Problems to solve:
1 – Decide whether each statement agrees with the probability solutions, answering yes or no and quoting the deciding words. (a) The correct answer to the Monte Hall problem is to always switch doors. (b) In the card exercise, 52 cards remain in the deck. (c) In the marble exercise, with a green already drawn, the second draw occurs with 7 red and 2 green.
2 – Please reproduce word for word the part of the probability solutions that opens with the words containing "3. With a green" and closes with "marble was drawn.".
3 – According to the probability solutions, where is an excellent discussion of the Monte Hall problem posted?

Extract provided:
━━━━━━━━━━━━━━━━━━━━

Solutions to Exercises

1. The Monte Hall problem is a classic conditional probability question that every math major should know about. An excellent discussion is posted at Brilliant.org.

The correct answer to the Monte Hall problem is to always switch doors, though this may trouble some very fine analytical minds. You should take the time to understand this problem and its solution.

2. Hint: restrict the probability space by removing an A and J from the deck. Instead of using the conditional probability formula, often it is easier to simply work a standard probability question with a different probability space. We have 50 cards remaining in the deck, and two of the subsets in our value partition have only three cards, not four, since one Ace and one Jack are no longer in the deck. Let \(T\) be the event set of having exactly two pair after the flop.

\[P(T)=\frac{\binom{3}{1}\binom{3}{1}\binom{12}{1}\binom{4}{1}}{\binom{50}{3}}=\frac{432}{19600}=\frac{27}{1225}\approx 0.022041\]

3. The second draw occurs with one less marble, so we can update the probability space.

   1. With a red already drawn, the 2nd draw occurs with 6 red and 3 green. $\( P(R|R) = \frac{6}{9} = \frac{2}{3}\)$

   2. With a green already drawn, the 2nd draw occurs with 7 red and 2 green. $\( P(R|G) = \frac{7}{9}\)$

   3. With a green already drawn, the 2nd draw occurs with 7 red and 2 green. $\( P(G|G) = \frac{2}{9}\)$

We often use probability trees for these types of problems.

4. The question asks about problem dice rolls where both a 5 and a 7 will be bad. In terms of conditional probability, we have two different (mutually exclusive) events: \(P(7|3)\) and \(P(5|3)\). This means that a 4 on the second roll gives us 7 and 2 gives us five. There are six total outcomes on the second roll, so the probability is \(\frac{1}{3}\).

5. The formula for conditional probability will be useful, so let’s identify some events. We’ll specify which urn the marble came from using \(U1\) and \(U2\), and then \(R\) for the event that a red marble was drawn.

Fig. 10 width: 3cm

We are asked about \(P(U2 | R)\), so we need to calculate \(P(U2 \cap R)\) and \(P(R)\). Noting that all marbles are equally likely to be chosen and glancing at the figure, we see that \(P(R)=\frac{5}{8}\) and \(P(R\cap U2)=\frac{2}{8}=\frac{1}{4}\). Then

\[P(U2 \cap R)=\frac{P(U2 \cap R)}{P(R)}=\frac{\frac{1}{4}}{\frac{5}{8}}=\frac{1}{4}\cdot\frac{8}{5}=\frac{2}{5}\]

Alternatively, we can consider the red marbles by themselves (restrict the probability space). If we draw one red marble from the five, what is the probability it’s in Urn 2? Well, 2 of the 5 are in Urn 2.

━━━━━━━━━━━━━━━━━━━━

Entries on locating named things:
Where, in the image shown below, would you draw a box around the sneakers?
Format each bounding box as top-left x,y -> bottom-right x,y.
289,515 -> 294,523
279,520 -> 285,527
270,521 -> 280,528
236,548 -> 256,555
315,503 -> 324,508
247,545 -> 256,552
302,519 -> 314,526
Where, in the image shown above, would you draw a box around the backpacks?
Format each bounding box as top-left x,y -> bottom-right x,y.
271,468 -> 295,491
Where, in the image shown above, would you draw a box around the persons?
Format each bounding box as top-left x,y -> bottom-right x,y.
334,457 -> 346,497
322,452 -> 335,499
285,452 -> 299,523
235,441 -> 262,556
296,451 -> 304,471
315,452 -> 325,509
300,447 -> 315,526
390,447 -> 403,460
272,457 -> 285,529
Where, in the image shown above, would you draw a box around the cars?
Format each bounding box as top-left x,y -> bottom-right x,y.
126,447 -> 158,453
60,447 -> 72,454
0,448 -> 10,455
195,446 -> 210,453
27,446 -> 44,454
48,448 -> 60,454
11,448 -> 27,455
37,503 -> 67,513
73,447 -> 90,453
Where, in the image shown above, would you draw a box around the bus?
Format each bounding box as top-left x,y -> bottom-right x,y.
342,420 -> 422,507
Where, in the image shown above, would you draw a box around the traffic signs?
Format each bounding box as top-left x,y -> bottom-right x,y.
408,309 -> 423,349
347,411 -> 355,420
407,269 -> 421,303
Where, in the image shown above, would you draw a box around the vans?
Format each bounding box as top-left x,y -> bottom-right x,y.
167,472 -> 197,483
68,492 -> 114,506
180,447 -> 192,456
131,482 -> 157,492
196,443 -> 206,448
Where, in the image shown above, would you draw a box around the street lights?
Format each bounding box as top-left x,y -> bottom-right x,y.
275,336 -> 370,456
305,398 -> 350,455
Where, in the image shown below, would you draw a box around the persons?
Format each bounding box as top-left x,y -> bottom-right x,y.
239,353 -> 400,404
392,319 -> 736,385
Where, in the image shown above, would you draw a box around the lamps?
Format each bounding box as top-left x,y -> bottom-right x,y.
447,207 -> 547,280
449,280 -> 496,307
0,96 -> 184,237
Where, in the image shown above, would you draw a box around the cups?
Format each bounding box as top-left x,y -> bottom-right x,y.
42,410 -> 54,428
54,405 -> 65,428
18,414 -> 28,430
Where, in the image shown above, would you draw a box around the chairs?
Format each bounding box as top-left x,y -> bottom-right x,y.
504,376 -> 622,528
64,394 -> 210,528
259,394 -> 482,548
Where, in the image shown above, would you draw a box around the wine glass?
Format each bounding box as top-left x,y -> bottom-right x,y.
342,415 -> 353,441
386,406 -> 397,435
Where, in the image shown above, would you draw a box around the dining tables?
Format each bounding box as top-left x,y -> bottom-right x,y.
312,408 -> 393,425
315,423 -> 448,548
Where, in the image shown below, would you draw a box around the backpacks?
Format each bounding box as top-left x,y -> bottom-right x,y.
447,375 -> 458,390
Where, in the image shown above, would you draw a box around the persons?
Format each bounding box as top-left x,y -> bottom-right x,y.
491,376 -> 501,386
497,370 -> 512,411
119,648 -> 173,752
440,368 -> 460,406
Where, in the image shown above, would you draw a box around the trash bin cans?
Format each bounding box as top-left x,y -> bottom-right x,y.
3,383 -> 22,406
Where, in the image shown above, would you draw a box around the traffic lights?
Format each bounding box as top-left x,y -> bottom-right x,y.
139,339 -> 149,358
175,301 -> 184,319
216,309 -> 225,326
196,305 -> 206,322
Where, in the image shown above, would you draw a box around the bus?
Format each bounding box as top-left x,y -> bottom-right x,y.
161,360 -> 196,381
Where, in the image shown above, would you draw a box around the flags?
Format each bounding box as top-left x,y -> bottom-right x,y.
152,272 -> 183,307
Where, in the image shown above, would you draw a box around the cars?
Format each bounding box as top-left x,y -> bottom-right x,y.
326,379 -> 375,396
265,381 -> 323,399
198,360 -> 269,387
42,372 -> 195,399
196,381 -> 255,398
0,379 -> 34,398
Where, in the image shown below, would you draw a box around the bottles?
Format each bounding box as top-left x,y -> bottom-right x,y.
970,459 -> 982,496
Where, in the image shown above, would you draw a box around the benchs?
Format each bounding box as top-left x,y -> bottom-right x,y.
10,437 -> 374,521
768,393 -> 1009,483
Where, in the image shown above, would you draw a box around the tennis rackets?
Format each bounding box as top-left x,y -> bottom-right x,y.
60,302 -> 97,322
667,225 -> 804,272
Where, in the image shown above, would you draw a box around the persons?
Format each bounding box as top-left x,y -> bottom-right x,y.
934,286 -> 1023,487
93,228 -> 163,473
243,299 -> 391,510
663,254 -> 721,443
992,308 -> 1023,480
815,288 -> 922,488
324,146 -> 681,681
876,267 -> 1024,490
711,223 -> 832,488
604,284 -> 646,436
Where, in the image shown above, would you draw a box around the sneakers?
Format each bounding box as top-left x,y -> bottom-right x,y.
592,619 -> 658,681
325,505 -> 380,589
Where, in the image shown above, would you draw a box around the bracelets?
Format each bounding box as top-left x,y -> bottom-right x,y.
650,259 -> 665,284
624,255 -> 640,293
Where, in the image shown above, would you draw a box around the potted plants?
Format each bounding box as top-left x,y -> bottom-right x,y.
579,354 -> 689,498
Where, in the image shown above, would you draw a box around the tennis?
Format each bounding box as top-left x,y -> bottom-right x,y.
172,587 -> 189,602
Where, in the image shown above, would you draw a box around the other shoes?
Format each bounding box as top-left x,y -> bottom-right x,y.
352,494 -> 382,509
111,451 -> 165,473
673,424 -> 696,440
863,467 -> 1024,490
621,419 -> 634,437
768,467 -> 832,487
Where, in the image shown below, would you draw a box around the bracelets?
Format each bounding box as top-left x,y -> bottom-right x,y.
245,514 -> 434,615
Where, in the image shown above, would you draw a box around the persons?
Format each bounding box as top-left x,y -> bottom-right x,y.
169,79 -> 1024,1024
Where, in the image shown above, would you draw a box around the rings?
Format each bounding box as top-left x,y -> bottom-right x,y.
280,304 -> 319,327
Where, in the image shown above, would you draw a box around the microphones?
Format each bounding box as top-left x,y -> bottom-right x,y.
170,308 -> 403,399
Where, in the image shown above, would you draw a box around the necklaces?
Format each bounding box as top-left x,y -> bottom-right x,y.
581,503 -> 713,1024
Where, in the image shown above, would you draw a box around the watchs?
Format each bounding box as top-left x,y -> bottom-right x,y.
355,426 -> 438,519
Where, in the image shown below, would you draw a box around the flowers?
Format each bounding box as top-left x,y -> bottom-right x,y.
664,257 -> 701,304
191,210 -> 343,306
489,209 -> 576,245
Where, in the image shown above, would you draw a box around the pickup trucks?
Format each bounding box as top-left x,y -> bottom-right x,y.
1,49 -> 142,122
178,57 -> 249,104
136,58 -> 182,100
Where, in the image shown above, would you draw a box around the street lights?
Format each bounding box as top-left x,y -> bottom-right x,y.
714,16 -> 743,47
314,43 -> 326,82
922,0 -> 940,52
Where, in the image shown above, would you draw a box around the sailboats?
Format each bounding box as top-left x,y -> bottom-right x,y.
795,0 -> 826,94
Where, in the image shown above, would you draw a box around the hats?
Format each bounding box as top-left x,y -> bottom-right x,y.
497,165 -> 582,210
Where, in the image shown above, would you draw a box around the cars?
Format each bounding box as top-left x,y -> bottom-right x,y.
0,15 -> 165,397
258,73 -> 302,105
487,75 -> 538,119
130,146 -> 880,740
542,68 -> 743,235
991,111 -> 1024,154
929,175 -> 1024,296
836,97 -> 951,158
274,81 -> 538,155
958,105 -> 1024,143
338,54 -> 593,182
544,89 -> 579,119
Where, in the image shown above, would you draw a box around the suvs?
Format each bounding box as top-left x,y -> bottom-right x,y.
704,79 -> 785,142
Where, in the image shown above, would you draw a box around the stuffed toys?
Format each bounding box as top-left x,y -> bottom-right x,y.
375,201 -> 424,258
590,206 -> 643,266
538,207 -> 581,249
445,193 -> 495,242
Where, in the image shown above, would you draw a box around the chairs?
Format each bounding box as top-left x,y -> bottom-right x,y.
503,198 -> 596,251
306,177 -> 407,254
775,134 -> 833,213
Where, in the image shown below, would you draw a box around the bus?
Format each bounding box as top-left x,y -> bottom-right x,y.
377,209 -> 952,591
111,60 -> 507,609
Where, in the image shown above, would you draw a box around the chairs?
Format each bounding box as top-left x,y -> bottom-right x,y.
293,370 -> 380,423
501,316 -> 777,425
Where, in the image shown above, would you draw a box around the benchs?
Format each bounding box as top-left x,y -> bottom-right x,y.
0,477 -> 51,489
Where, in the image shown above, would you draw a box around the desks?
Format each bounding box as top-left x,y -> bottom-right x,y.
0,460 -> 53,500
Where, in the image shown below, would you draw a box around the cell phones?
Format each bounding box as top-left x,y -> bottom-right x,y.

━━━━━━━━━━━━━━━━━━━━

Results:
1 –
(a) Yes: "The correct answer to the Monte Hall problem is to always switch doors"
(b) No: "We have 50 cards remaining in the deck"
(c) Yes: "With a green already drawn, the 2nd draw occurs with 7 red and 2 green."

2 –
3. With a green already drawn, the 2nd draw occurs with 7 red and 2 green. $\( P(G|G) = \frac{2}{9}\)$

We often use probability trees for these types of problems.

4. The question asks about problem dice rolls where both a 5 and a 7 will be bad. In terms of conditional probability, we have two different (mutually exclusive) events: \(P(7|3)\) and \(P(5|3)\). This means that a 4 on the second roll gives us 7 and 2 gives us five. There are six total outcomes on the second roll, so the probability is \(\frac{1}{3}\).

5. The formula for conditional probability will be useful, so let’s identify some events. We’ll specify which urn the marble came from using \(U1\) and \(U2\), and then \(R\) for the event that a red marble was drawn.

3 – At Brilliant.org.